═══ Extracted text

“When the men with guns who have always claimed to be against the system start wearing uniforms and marching with torches and pictures of a leader, the end is nigh. When the pro-leader paramilitary and the official police and military intermingle, the end has come.”
— “On Tyranny,” by Timothy Snyder
History is a stern taskmaster, especially for those who abuse it, ignore it, or simply don’t understand it.
The old President Trump pretending to be a new and improved version of himself, displays, once again, his utter failure, or inability, to grasp the lessons of the past, or let alone the immediate present.
But American citizens are catching on, fast. Wearing a mask once or twice, and cancelling convention crowds, does not alter basic character. Nor does the whiplash reversal erase his botched and bungled handling of the COVID-19 pandemic.
“Beware of abrupt changes in character,” Machiavelli counsels the Prince, his patron, “lest the populace become suspicious.”
As sure as the U.S. Supreme Court gutted the Voting Rights Act, you can bet the condo that the goon squads jack-booting the streets of Portland, Ore., Kansas City, and now Seattle, and other cities to come, including possibly Baltimore, are likely there, or here, until Election Day to frighten voters and suppress the vote.

══════

*Task instructions:* In the piece on Trump and tyranny, what does Machiavelli counsel the Prince to beware of?

═══ Given information

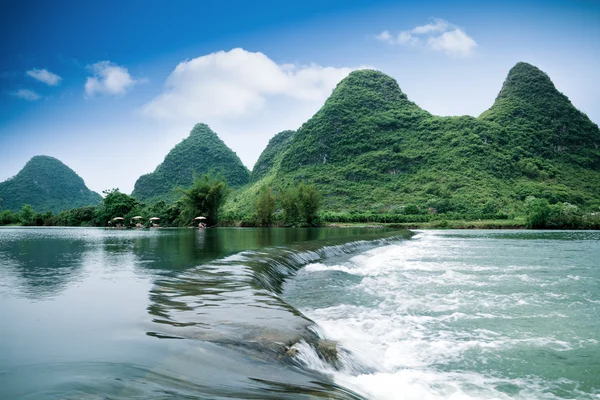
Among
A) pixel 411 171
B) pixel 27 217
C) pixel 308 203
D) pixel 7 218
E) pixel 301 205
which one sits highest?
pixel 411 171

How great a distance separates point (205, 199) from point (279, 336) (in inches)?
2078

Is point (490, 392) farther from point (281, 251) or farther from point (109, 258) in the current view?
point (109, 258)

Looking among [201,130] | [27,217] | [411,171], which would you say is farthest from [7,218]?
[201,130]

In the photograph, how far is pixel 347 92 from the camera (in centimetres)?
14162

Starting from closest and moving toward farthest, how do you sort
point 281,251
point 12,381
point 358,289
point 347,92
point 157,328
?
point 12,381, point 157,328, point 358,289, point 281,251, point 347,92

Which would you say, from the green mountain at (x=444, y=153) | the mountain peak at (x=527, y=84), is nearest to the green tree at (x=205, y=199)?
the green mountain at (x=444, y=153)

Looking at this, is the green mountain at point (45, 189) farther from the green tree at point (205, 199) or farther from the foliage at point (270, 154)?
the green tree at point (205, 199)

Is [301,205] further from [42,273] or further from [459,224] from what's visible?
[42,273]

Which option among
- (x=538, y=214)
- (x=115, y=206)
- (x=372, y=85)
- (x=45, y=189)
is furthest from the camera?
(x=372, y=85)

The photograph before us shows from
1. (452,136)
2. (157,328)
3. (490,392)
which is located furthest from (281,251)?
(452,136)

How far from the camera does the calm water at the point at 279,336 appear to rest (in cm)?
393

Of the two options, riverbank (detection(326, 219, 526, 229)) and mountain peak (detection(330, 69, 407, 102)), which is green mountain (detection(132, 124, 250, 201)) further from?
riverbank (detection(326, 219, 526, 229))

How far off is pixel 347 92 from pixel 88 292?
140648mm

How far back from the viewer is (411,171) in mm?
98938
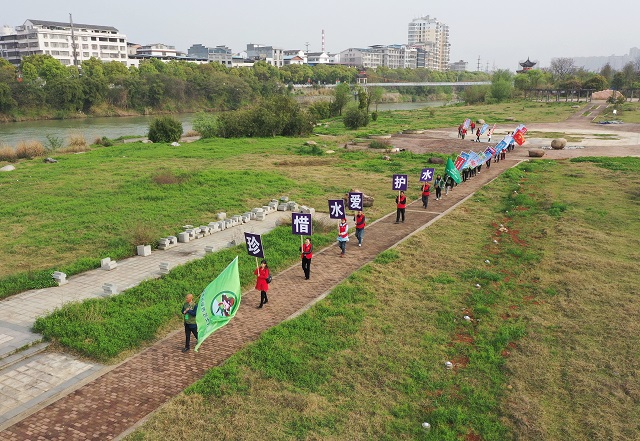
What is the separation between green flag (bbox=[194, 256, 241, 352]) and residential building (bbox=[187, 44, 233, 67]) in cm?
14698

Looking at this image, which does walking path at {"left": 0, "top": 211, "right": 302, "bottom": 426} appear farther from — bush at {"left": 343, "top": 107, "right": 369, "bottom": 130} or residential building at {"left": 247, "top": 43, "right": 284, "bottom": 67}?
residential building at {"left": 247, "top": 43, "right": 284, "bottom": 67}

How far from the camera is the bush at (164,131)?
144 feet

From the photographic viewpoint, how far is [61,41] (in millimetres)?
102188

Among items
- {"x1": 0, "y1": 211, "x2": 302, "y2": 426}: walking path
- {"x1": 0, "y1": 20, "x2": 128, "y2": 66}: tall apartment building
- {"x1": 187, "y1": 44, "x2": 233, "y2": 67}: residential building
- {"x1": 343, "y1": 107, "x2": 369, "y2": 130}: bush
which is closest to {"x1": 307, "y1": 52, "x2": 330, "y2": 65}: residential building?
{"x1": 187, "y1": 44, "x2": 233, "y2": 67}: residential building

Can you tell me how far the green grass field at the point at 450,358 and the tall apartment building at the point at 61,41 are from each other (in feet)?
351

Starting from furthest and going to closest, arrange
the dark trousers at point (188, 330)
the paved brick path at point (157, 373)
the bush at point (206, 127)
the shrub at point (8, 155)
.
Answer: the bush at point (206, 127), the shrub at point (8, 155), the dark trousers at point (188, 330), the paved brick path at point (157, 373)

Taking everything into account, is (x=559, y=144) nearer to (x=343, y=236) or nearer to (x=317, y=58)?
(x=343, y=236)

══════
═══ Given information

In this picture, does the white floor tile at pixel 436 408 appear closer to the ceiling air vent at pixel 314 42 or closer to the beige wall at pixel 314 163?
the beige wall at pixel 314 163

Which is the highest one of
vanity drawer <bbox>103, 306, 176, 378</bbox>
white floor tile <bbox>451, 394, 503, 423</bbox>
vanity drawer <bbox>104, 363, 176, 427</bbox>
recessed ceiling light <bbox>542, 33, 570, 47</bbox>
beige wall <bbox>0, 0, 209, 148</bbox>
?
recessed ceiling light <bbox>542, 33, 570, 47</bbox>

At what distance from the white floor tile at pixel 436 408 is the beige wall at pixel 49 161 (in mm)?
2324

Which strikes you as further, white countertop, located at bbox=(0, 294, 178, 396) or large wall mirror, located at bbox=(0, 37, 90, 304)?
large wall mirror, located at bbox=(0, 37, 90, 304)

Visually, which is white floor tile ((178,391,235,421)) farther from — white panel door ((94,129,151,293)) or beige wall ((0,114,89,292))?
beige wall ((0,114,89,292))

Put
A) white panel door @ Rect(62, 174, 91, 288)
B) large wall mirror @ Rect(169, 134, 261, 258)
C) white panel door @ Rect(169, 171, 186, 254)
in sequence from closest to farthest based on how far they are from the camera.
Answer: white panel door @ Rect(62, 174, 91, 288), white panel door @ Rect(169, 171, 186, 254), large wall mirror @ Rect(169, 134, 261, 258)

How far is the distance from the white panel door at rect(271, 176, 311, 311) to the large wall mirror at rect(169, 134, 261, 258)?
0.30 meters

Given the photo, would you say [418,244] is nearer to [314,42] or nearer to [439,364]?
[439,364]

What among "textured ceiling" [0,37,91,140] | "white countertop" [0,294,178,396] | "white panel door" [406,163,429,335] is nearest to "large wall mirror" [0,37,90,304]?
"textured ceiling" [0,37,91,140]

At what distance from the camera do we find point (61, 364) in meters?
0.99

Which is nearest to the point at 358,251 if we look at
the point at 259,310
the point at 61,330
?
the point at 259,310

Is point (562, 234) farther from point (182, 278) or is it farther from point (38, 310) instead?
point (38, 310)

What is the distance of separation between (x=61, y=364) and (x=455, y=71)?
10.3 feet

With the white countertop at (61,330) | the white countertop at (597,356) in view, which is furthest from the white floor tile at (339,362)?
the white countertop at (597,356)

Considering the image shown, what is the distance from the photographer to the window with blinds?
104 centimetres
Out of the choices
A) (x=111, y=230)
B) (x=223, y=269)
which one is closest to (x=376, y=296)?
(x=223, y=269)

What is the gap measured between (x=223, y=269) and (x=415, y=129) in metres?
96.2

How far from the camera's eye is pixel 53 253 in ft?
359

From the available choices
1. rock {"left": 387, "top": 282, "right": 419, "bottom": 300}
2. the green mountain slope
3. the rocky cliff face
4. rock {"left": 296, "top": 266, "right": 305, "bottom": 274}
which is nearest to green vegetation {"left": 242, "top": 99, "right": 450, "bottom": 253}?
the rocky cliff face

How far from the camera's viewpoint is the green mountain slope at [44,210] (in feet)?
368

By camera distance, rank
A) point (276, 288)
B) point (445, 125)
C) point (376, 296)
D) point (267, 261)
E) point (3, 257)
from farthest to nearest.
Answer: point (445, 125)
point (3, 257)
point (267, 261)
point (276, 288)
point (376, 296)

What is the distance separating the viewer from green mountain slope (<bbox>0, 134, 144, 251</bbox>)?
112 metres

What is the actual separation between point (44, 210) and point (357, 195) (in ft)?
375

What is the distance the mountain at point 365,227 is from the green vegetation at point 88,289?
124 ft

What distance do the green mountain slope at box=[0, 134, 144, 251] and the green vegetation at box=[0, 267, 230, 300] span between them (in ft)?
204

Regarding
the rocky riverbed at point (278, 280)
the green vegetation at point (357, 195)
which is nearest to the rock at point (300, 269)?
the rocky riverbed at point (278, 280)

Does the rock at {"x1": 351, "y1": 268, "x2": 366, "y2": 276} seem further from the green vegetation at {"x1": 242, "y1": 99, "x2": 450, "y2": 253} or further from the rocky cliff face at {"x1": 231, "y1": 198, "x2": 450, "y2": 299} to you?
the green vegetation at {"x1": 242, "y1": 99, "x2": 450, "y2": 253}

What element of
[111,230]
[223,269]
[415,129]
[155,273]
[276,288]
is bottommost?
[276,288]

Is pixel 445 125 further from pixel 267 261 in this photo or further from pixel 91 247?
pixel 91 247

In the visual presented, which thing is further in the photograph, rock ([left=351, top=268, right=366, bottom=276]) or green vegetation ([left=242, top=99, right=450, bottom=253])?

══════
═══ Given information

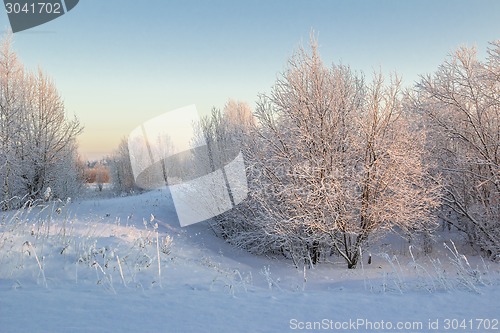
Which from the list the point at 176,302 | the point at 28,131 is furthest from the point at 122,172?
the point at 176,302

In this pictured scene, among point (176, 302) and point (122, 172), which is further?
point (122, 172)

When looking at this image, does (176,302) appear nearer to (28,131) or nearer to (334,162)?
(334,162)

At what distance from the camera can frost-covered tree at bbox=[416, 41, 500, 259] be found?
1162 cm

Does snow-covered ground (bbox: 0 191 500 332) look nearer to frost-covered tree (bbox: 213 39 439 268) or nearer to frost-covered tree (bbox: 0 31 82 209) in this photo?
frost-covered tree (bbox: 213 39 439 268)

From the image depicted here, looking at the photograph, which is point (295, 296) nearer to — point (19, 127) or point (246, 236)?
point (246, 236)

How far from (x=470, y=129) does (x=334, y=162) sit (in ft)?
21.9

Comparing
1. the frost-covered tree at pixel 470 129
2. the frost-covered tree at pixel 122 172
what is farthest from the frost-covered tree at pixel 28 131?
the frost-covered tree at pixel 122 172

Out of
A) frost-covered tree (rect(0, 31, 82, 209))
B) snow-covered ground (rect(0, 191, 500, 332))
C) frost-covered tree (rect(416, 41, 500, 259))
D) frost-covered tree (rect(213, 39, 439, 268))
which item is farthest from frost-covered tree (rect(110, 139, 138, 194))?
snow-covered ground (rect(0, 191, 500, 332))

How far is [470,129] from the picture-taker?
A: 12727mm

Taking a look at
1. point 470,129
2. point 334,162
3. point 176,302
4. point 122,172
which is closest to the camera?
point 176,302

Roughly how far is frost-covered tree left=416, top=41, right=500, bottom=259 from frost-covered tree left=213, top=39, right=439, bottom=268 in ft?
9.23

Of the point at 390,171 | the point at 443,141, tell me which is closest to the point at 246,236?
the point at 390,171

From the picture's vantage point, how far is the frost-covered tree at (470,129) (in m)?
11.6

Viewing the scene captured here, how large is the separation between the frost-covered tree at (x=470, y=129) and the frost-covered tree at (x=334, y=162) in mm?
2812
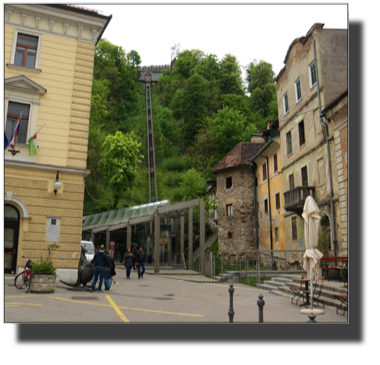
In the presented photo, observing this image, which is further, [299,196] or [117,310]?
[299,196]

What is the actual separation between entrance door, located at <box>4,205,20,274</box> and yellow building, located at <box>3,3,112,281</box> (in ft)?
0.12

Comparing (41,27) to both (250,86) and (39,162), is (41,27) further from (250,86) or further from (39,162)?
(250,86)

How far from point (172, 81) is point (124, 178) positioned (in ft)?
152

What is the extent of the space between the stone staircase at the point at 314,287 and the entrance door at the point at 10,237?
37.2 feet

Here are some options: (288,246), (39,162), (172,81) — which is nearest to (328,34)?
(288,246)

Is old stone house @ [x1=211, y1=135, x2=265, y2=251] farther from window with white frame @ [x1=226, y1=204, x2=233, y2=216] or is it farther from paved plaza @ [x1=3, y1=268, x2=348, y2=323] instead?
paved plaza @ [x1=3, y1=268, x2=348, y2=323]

══════

*Task output:* Abrupt changes in character.